Yet Another Drug War Failure

by Ted Galen Carpenter, antiwar.com, April 23, 2024.

Excerpt:

Despite such spectacular policy failures, drug warriors in the United States and other countries cling to hard-line strategies and refuse to face an inconvenient economic truth.  Governments are not able to dictate whether people use mind-altering substances.  Such vices have been part of human culture throughout history.  Governments can determine only whether reputable businesses or violent criminal gangs are the suppliers.  A prohibition strategy guarantees that it will be the latter – with all the accompanying violence and corruption.  The ongoing bloody struggles among rival cartels to control the lucrative trafficking routes to the United States merely confirm that historical pattern.

And a great last line:

Ecuador is just the most recent proof.  Prohibition is akin to expecting long-term victory in a game of Wack-a-Mole.

I’m a little picky about language. I would have said “Ecuador is just the most recent evidence.”

 

The Jones Act: Consequences of a Destructive Industrial Policy

by Timothy Taylor, Conversable Economist, April 24, 2024.

Excerpt:

The United States has had an industrial policy aimed at boosting its domestic shipbuilding industry since the passage of the Merchant Marine Act of 1920, commonly known as the Jones Act. Whatever the arguments for the passage of the bill a century ago, it has over time been a disaster for the US maritime industry, and continues to impose significant costs on other parts of the US economy. Colin Grabow goes through the arguments in “Protectionism on Steroids: The Scandal of the Jones Act” (Milken Institute Review, Second Quarter 2024, pp. 44-53).

And:

2) The higher costs of Jones-Act-compliant US shipping naturally impose heavy costs on places like Hawaii, Alaska, and Puerto Rico. Weird consequences result, and Grabow provides a number of examples. Puerto Rico gets its liquified natural gas from Nigeria, because there are no Jones-Act-compliant US ships to transport natural gas within the United States. US lumber producers complain that they have a disadvantage vs. Canadian firms, because the US lumber producers must use higher-cost Jones Act ships to send their products to US destinations, while Canadian lumber producers can use cheaper international shipping companies.

 

It’s Time to Take a Hard Look at Public Libraries

by Marc Joffe. Cato at Liberty, April 25, 2024.

Excerpt:

Like mom and apple pie, the public library seems so intrinsically good that it should be beyond criticism. But like any institution that consumes millions of tax dollars, public libraries should not be free from scrutiny. And the facts are that neighborhood libraries have largely outlived their usefulness and no longer provide value for the public money spent on them.

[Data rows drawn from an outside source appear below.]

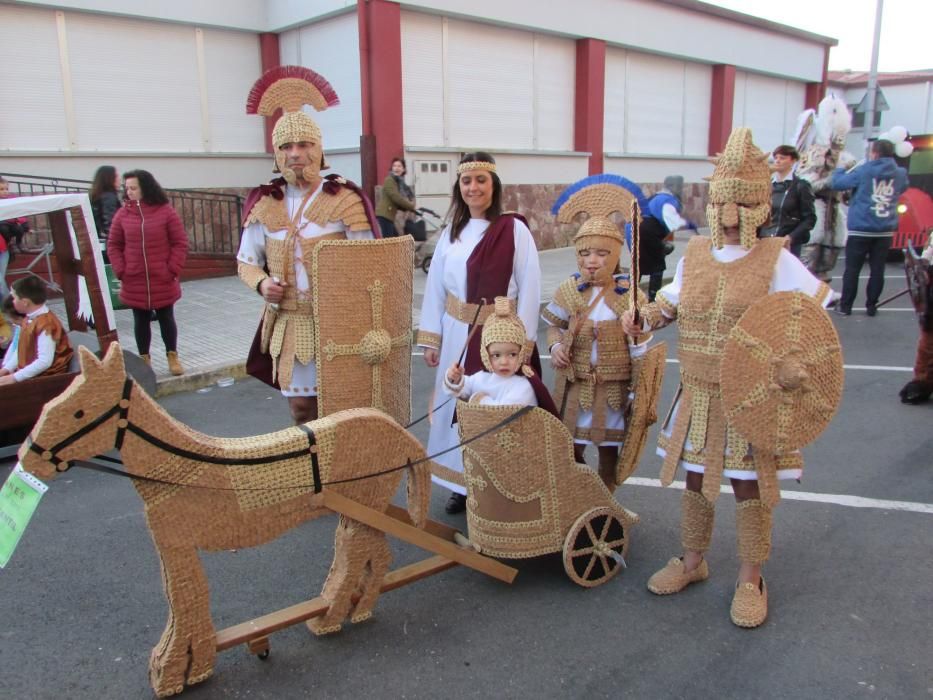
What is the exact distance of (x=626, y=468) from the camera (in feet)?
11.7

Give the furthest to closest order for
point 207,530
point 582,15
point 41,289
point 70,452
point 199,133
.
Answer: point 582,15
point 199,133
point 41,289
point 207,530
point 70,452

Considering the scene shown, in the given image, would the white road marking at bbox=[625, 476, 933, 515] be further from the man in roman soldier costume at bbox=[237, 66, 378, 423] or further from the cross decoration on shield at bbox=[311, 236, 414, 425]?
the man in roman soldier costume at bbox=[237, 66, 378, 423]

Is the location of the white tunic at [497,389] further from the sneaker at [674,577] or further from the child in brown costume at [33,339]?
the child in brown costume at [33,339]

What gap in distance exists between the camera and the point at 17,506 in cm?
226

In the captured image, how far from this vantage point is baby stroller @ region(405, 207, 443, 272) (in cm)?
1155

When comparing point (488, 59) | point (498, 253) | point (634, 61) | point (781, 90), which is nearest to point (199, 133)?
point (488, 59)

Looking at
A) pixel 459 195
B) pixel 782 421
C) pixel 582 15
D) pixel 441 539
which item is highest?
pixel 582 15

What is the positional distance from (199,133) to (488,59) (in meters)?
5.11

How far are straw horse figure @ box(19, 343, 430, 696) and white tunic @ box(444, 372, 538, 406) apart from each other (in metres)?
0.42

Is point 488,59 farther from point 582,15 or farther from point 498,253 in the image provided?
point 498,253

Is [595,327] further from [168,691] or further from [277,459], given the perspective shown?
[168,691]

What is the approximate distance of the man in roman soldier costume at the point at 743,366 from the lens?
2.68m

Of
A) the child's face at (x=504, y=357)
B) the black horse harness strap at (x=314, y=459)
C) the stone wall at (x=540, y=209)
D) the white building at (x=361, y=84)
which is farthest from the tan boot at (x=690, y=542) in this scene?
the stone wall at (x=540, y=209)

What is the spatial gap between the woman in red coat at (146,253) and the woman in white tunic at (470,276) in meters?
3.56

Consider the situation in Northern California, for example. In this fiscal year, four Bay Area counties (Alameda, Contra Costa, San Mateo, and Santa Clara) are collectively spending $270 million to operate their library systems, with some cities chipping in extra to finance extended operating hours. Contra Costa County is spending $20 million of state and county funds to build a new library in Bay Point, and El Cerrito voters may see a sales tax measure on the November ballot, part of which will go to building a new library as part of a transit‐​oriented development near a Bay Area Rapid Transit station.

The public library’s historical functions of lending physical books and enabling patrons to view reference materials are being made obsolete by digital technology. An increasing proportion of adults are consuming e‑books and audiobooks in addition to or instead of printed books, with younger adults more likely to use these alternative formats.

 

There’s a kind of racism embedded in DEI

by Erec Smith, Boston Globe, April 19, 2024.

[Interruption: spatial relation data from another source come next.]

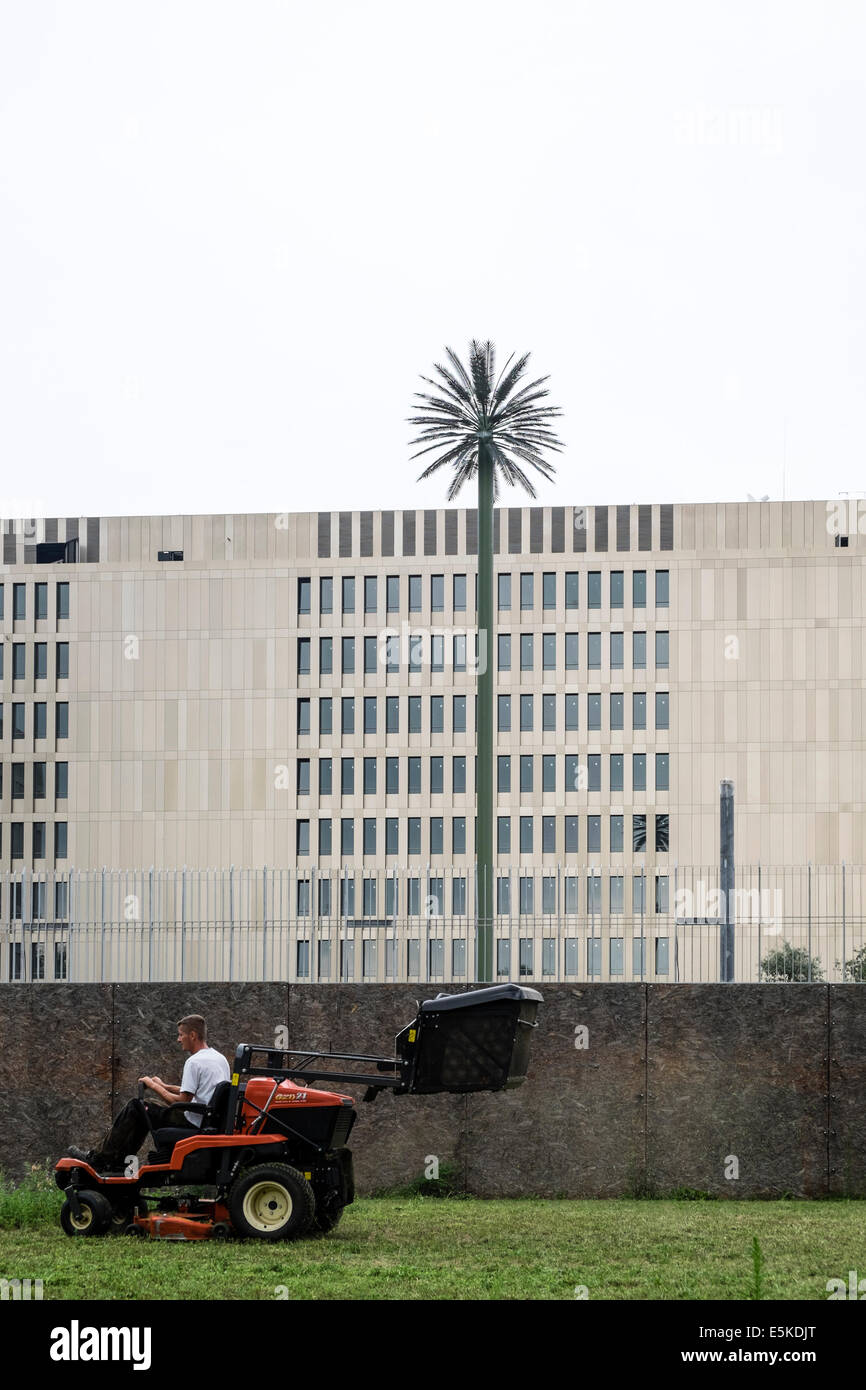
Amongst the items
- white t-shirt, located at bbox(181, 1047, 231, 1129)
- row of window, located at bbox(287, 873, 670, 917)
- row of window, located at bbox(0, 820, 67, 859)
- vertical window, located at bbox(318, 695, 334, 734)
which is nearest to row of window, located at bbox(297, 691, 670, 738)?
vertical window, located at bbox(318, 695, 334, 734)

Unlike traditional racism — the belief that particular races are, in some way, inherently inferior to others — prescriptive racism dictates how a person should behave. That is, an identity type is prescribed to a group of people, and any individual who skirts that prescription is deemed inauthentic or even defective. President Biden displayed prescriptive racism when he said “If you have a problem figuring out whether you’re for me or Trump, you ain’t Black,” a statement that implicitly prescribes how Black voters should think.

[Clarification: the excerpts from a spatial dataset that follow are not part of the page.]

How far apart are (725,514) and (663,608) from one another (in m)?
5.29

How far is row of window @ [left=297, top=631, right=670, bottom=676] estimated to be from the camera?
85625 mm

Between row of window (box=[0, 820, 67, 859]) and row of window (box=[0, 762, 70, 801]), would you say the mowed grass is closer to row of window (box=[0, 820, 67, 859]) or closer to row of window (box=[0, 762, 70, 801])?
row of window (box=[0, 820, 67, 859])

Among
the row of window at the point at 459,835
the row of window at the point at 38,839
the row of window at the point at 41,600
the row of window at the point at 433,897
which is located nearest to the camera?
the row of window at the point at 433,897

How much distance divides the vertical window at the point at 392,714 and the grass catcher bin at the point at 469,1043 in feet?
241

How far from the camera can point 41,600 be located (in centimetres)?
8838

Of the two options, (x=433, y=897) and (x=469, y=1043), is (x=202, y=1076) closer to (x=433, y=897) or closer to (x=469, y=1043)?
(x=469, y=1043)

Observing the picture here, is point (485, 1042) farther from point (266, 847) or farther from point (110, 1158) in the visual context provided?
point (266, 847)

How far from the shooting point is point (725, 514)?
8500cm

“Prescriptive racism” is probably a new term for most readers, but it’s not exactly a novel concept. It has a historical analogue: the concept of the “uppity Negro,” a Black person who dared to act like an equal to whites. One of this term’s most famous usages is attributed to Lyndon B. Johnson, who apparently said: “These Negroes, they’re getting pretty uppity these days and that’s a problem for us since they’ve got something now they never had before, the political pull to back up their uppityness.” Clearly, “uppity” was meant to describe people of color who exercised “agentic” power — that is, they were competent and did not need a white person’s heroism. These “uppity” Black people were forgetting their scripted lines, as it were.